La vicinanza al confine con gli stati di Modena, Milano e Mantova risultava essere strategica, sia per il vescovo di Parma che dal suo palazzo nei Mezzani raggiungeva e visitava facilmente la porzione di diocesi ubicata nel ducato di Modena, sia per la popolazione che talvolta in caso di molestie aveva ricevuto aiuto dai paesi oltreconfine[1]. In altre occasioni furono i mezzanesi a prestare aiuto ai residenti dei villaggi vicini come nel caso della sommossa di Cicognara contro l'introduzione della ferma nel 1761[13].
1763: la cessione del feudo al Ducato di Parma
Il Vescovo di Parma in qualità di conte dei Mezzani e delle corti di Monchio e Rigoso era da sempre considerato benestante. Il Ducato di Parma mirava da tempo impossessarsi di queste rendite, inoltre inglobare i Mezzani significava avere il controllo del confine con gli stati di Milano, Mantova e Modena. Diversi furono i tentativi per ottenere l'annessione del territorio amministrato dal vescovo di Parma.
Il duca e il comune di Parma riuscirono a stipulare a Roma nel 1590 col cardinale Farnese un primo accordo sulle collette dei beni dei Mezzani, che fu però invalidato perché ritenuto dannoso alla mensa vescovile.
Nel secondo decennio del XVII secolo il duca Ranuccio I Farnese pervenne a un'intesa con l'allora vescovo Pompeo Cornazzani per la permuta dei due Mezzani con altre terre del ducato, ottenendo anche il benestare di papa Gregorio XV. Nell'esecuzione di quanto pattuito sorsero però delle complicanze che costrinsero il Cornazzani ad abbandonare la diocesi. Il successore Carlo Nembrini chiese invano di dare luogo all'accordo a suo tempo stipulato per porre fine alle continue tensioni con il ducato di Parma[14].

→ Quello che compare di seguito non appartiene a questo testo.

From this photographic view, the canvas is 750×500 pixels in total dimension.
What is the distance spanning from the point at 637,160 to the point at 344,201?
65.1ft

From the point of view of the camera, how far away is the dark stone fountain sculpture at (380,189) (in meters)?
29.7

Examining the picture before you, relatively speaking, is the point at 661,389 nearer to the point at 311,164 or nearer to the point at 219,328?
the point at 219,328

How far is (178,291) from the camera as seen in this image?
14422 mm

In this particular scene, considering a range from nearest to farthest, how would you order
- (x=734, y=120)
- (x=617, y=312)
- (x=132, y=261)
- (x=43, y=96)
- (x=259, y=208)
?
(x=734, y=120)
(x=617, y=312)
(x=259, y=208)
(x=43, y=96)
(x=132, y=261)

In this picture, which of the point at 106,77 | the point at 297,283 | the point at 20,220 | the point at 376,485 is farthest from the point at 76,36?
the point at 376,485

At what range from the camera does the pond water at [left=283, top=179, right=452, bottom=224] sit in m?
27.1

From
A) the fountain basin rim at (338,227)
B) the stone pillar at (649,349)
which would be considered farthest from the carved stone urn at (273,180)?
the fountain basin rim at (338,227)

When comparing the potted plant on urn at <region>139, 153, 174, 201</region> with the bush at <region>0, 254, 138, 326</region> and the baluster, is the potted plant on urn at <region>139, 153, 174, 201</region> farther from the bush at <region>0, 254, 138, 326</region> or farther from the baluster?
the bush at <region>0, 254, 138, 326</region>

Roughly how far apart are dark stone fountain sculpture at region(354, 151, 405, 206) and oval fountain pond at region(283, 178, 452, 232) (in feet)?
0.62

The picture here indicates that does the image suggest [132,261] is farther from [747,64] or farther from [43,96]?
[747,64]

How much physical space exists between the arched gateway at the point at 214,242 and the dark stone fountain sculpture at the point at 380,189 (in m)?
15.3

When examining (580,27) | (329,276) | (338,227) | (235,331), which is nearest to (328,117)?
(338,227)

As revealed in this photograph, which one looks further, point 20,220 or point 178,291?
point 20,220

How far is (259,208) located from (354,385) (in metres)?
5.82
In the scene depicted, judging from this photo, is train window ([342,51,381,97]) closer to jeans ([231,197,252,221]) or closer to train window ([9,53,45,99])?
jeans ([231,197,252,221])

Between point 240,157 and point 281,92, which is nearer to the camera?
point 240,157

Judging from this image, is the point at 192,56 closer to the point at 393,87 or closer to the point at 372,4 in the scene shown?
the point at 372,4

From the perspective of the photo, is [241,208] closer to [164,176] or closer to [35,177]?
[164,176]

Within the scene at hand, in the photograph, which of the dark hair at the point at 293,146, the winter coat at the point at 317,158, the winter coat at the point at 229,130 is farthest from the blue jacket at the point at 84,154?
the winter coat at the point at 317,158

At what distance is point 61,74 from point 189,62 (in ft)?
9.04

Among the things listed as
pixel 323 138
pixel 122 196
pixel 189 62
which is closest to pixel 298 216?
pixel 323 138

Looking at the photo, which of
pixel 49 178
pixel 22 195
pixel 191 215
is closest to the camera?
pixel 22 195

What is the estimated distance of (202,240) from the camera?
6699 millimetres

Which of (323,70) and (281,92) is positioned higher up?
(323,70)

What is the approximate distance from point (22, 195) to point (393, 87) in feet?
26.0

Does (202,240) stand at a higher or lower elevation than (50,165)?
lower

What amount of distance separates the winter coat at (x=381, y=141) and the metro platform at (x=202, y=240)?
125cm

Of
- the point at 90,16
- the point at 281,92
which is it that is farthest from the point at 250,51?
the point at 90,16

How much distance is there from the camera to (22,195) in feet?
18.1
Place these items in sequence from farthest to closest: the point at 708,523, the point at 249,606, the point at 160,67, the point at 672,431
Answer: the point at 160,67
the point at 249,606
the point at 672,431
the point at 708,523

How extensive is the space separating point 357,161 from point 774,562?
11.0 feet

Il duca di Parma infatti, per convincere il vescovo ad abbandonare i propri possedimenti non esitò ad usare la forza: dislocò truppe armate lungo i confini per impedire ai mezzanesi di trasportare, nelle loro abitazioni oltre confine, i raccolti dei terreni posseduti in territorio ducale[15]. Il vescovo Giuseppe Olgiati nel 1710 arrivò a rinunciare la Diocesi piuttosto che affrontare nuovi dissidi sulla giurisdizione dei Mezzani[5].
L'abile ministro ducale Du Tillot utilizzò tutti gli strumenti diplomatici in suo possesso affinché la permuta avvenisse e alla fine individuato il momento opportuno, forte dell'amicizia del vescovo[14]Francesco Pettorelli Lalatta riuscì a concludere a suo favore la controversia.
La Mensa vescovile, da un lato, non era ormai più in grado di amministrare e gestire i propri possedimenti: gli introiti diventavano sempre più esigui poiché i canoni d'affitto non erano mai stati adeguati alla svalutazione; forse solo l'imposizione delle tasse applicate anche negli stati vicini avrebbe potuto ovviare al problema. Dall'altro lato, il ducato di Parma era assolutamente determinato a stroncare il contrabbando qui presente imponendo i propri dazi. L'acquisizione del possedimento vescovile rientrava inoltre nella politica di ridimensionamento dei privilegi e dei poteri ecclesiastici fortemente voluta dal Du Tillot. Da un punto di vista economico però la permuta sarebbe stata sicuramente più vantaggiosa per il duca di Parma[16].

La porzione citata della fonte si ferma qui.